マリンに場所を聞いておいて良かった。でなければ、読めない文字の案内板を頼りに歩くことになっていた。
「……ん?」
と、開いた両開きのドアの向こうに、食堂にも似た喧騒が広がっているのを感じる。
大勢の人の気配があるような……なんて考えは、中に入る直前で正しかったことを思い知る。
競技場のような場所、と言えば良いのか。
広さとしては食堂の二倍か三倍はある。
テレビとかで見る陸上競技場か、サッカーのフィールド程はあるだろうか? これで一学科分……? かと思ったが、そういえばマリンは、三年生になってからはこの広い場所を全員で使うことのほうが多い、と言っていた。
別の場所に行くのは、事前に教導官(先生のようなものだろう)と少数訓練の約束をしている者や、街へ出て騎士らしいことをしている人だけらしい。……騎士らしいが何を指すのかは分からなかったが。
ともかく、三年生にもなると自主的な訓練が主になるということは、こういうことなのだろう。
で、そのだだっ広いフィールドの中央に、例の貴族様が一人で立っていた。
ならさっきの喧騒は? と思って少し視線を上にしてみれば、そこには大勢の生徒が立っていた。
本当、陸上競技で観客がいる二階席みたいな感じがする。

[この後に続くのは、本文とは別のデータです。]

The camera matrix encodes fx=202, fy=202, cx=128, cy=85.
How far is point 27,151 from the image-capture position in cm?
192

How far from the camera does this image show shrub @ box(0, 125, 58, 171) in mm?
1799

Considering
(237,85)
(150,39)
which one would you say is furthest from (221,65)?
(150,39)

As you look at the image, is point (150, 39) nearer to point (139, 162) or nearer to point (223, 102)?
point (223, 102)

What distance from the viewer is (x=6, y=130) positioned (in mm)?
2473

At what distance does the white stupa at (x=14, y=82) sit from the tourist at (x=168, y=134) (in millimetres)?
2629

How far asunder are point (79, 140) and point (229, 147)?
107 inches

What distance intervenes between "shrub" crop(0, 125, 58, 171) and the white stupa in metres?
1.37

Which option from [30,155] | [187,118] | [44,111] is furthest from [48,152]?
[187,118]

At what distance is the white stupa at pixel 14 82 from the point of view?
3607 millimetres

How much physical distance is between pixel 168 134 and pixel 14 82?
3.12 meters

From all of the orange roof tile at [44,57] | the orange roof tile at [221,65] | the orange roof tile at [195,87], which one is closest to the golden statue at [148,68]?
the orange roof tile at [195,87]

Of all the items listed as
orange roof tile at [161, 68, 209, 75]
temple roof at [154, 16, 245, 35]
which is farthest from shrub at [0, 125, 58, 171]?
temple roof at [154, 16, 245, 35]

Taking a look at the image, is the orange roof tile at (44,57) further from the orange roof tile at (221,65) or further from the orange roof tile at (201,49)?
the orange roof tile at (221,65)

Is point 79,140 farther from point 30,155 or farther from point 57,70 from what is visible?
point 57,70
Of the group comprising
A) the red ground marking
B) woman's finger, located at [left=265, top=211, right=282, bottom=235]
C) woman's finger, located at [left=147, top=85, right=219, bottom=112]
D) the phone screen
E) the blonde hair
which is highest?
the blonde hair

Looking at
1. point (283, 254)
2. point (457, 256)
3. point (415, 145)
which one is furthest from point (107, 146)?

椅子はないようだが。
まるで見世物みたいだな……が、まああの静まり返った食堂でアレだけの言い合いをして喧嘩になったのなら、邪魔にならない位置で見てみたいという気持ちもわかる。
……もしくは、あの貴族様がその威張り腐った態度を用いて、邪魔にならないようにという名目で自分を見せびらかすために上に移動させたか、だな。
その肝心の貴族様はと言えば、青銅に輝く鉄の鎧に身を包まれていた。
全身鎧――という程酷くはないが、兜・軽鎧・腕具・脚具と、ほぼ全ての急所を守っている。
全身鎧は重いが身をしっかりと守りたい。そんな臆病者な空気が見て取れた。
「大層な格好だな」
「貧乏人らしい格好だな」
近付きながらの俺の嫌味に対しての軽快な返し。正直ちょっと感心してしまった。
確かにこちらの格好は制服のままで、防具らしい防具は何もつけていない。
「勝負は実戦形式で文句ないな?」
「もちろんだとも」
貴族様の言葉に返事をした所で、自然と身体が動いた。
百メートル程離れた位置で足を止め、半身になり、手に持つ武器を突き出すように構える。
腕は下がったまま。肘も伸ばしきらない。
テレビで見るフェンシングのような……それでいて一息で距離を詰めることに特化したような、そんな構え。
あの中途半端な全身鎧は隙間が多い。
それならば武器の特性も考えれば、刺突で攻めるのが良いことぐらいは俺でも分かる。
それに特化した構えを頭を使わず自然と取ったということは、これがリフィアの経験則と本能によって身体に沁み込ませた中で、ベストの構えだということ。
「なんだ、そんな遠くで構えて。ま、俺の武器を見ていたら当たり前か」
自慢げに、腰にぶら下げていた剣をベルトから鞘ごと外し、勿体ぶるようにゆっくりと抜いていく。
広い両刃の長剣だった。
嫌味ながらもこの貴族様は長身なので、腰に引っ掛けていても地面をこすらなかったのだろう。もし本来の俺だったなら背中に背負わなければみっともないことになっていた。
しかし、腰に差したまま鞘から抜くことは出来ないから、そうして腰から外して剣を抜いている。……格好つけているのも兼ねているのは間違いないが。
なんでただ剣を抜くだけであんな自慢げな表情を浮かべられるのか。
今襲いかかっても良いのだろうか? 今すっごいリフィアの衝動を抑え込んでる状態なんだけど……実戦形式って話だし、そうして油断してゆっくりと剣を抜いている時点で普通なら良いだろうが……まあ、そこは様式美ってやつか。
変身シーンで攻撃してはいけない、的な。
「ふっ、待たせたな」
「そうでもないさ」
鞘から抜き、その鞘を投げ捨て――
「ま、貴族たる俺を待ったことは褒めてやろう。……だが――」
――その音が地面を鳴らすと同時、俺の太ももに激痛が走った。
「いっ……!」
「――勝負は実戦形式と言ったはずだぞ?」
痛みが走った右脚を見ると……そこには一本の矢が、深々と貫き刺さっていた。